▶ [Task]:
Reproduce the full article on the retirement of the cruise ship Saga Ruby word for word.

-------- Excerpt to read

EXCLUSIVE: Cruise ship Saga Ruby is about to sail into retirement

/, Cruise Ships/EXCLUSIVE: Cruise ship Saga Ruby is about to sail into retirement

ruby_two.jpgSad news for lovers of classic cruise ships – Saga Ruby is to be retired. The vessel, which will be 40 years old next year, will be withdrawn from service early in 2014, Saga Shipping is announcing today.
The decision will also bring disappointment to fans of the associated Spirit of Adventure brand which looks set to disappear when the ship Quest for Adventure returns to Saga’s fleet and resumes sailing as Saga Pearl II.
Despite a statement by commercial director James Duguid, who told the recent European Cruise Council AGM in Brussels that a new-build ship was under consideration, a UK spokesman continues to deny there are any firm plans to add to the fleet.
Previous passengers and those who have booked to take Saga cruises in the coming months will be informed of Ruby’s fate by letters which should be delivered this morning.
Robin Shaw, chief executive of Saga Shipping, said: “Saga Ruby has delighted cruise-goers for some 40 years, but operating a ship of this age to meet the exacting standards we and others set is becoming an increasing challenge. We have therefore decided that she should be gracefully retired in 18 months. Saga Ruby will in her ruby anniversary year visit many of the ports where she been warmly welcomed over the years.

----------------
-------- Items

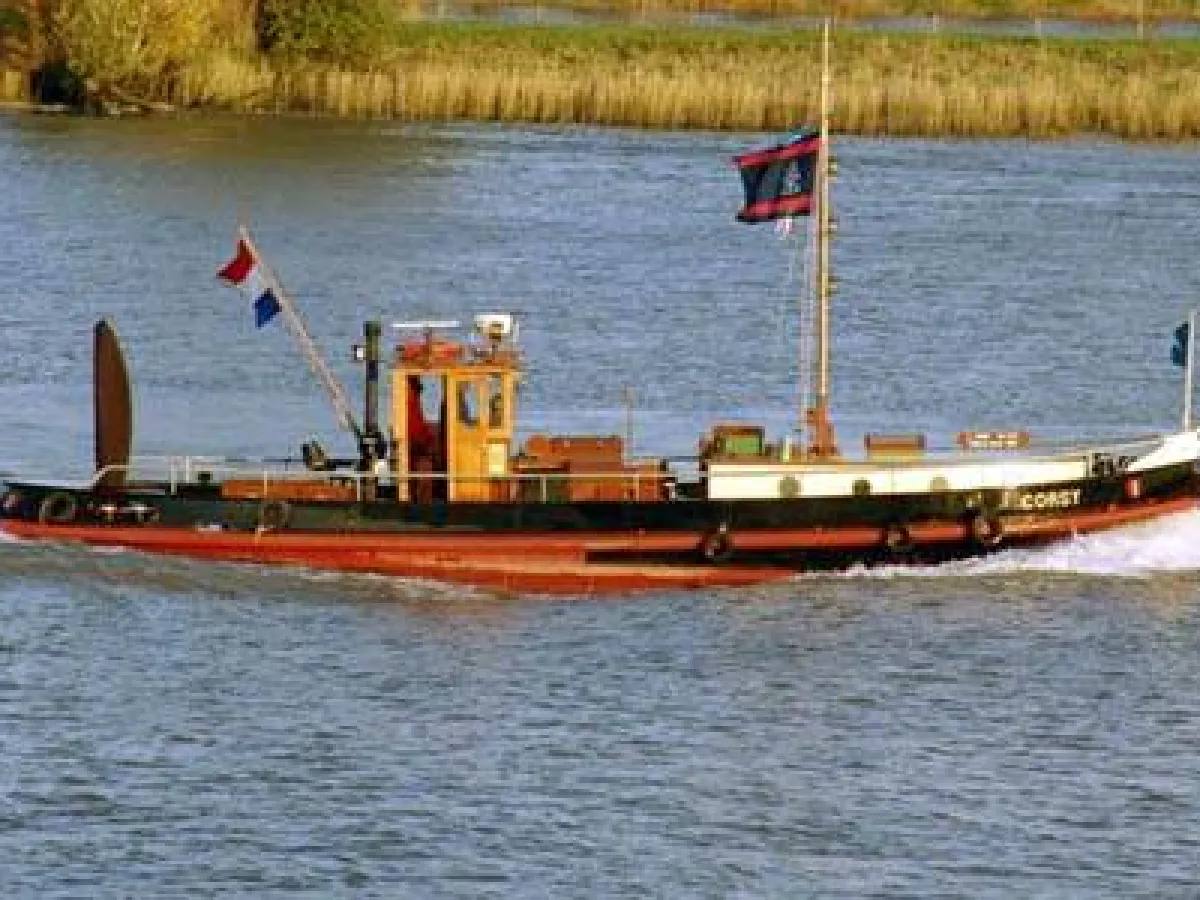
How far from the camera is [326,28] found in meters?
84.2

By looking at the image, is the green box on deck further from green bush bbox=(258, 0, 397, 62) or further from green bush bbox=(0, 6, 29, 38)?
green bush bbox=(0, 6, 29, 38)

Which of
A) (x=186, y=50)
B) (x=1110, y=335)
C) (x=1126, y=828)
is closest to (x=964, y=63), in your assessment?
(x=186, y=50)

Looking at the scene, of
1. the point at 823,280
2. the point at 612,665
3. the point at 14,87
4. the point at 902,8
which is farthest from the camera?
the point at 902,8

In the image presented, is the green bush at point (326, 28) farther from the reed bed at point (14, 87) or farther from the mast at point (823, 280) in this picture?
the mast at point (823, 280)

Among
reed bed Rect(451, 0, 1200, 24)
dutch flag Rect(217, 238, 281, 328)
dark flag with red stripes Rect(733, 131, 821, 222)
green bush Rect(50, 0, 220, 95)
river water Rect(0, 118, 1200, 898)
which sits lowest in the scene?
river water Rect(0, 118, 1200, 898)

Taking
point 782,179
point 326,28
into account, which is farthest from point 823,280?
point 326,28

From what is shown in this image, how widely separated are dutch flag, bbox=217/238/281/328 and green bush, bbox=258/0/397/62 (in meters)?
46.1

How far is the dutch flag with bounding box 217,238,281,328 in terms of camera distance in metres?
37.8

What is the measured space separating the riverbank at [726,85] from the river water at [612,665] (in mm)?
20547

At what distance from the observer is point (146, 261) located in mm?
59938

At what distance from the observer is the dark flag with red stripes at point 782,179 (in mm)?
37156

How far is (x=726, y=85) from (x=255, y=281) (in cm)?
4419

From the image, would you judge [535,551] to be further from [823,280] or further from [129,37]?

----------------

▶ [Solution to this exercise]:
EXCLUSIVE: Cruise ship Saga Ruby is about to sail into retirement

/, Cruise Ships/EXCLUSIVE: Cruise ship Saga Ruby is about to sail into retirement

ruby_two.jpgSad news for lovers of classic cruise ships – Saga Ruby is to be retired. The vessel, which will be 40 years old next year, will be withdrawn from service early in 2014, Saga Shipping is announcing today.
The decision will also bring disappointment to fans of the associated Spirit of Adventure brand which looks set to disappear when the ship Quest for Adventure returns to Saga’s fleet and resumes sailing as Saga Pearl II.
Despite a statement by commercial director James Duguid, who told the recent European Cruise Council AGM in Brussels that a new-build ship was under consideration, a UK spokesman continues to deny there are any firm plans to add to the fleet.
Previous passengers and those who have booked to take Saga cruises in the coming months will be informed of Ruby’s fate by letters which should be delivered this morning.
Robin Shaw, chief executive of Saga Shipping, said: “Saga Ruby has delighted cruise-goers for some 40 years, but operating a ship of this age to meet the exacting standards we and others set is becoming an increasing challenge. We have therefore decided that she should be gracefully retired in 18 months. Saga Ruby will in her ruby anniversary year visit many of the ports where she been warmly welcomed over the years.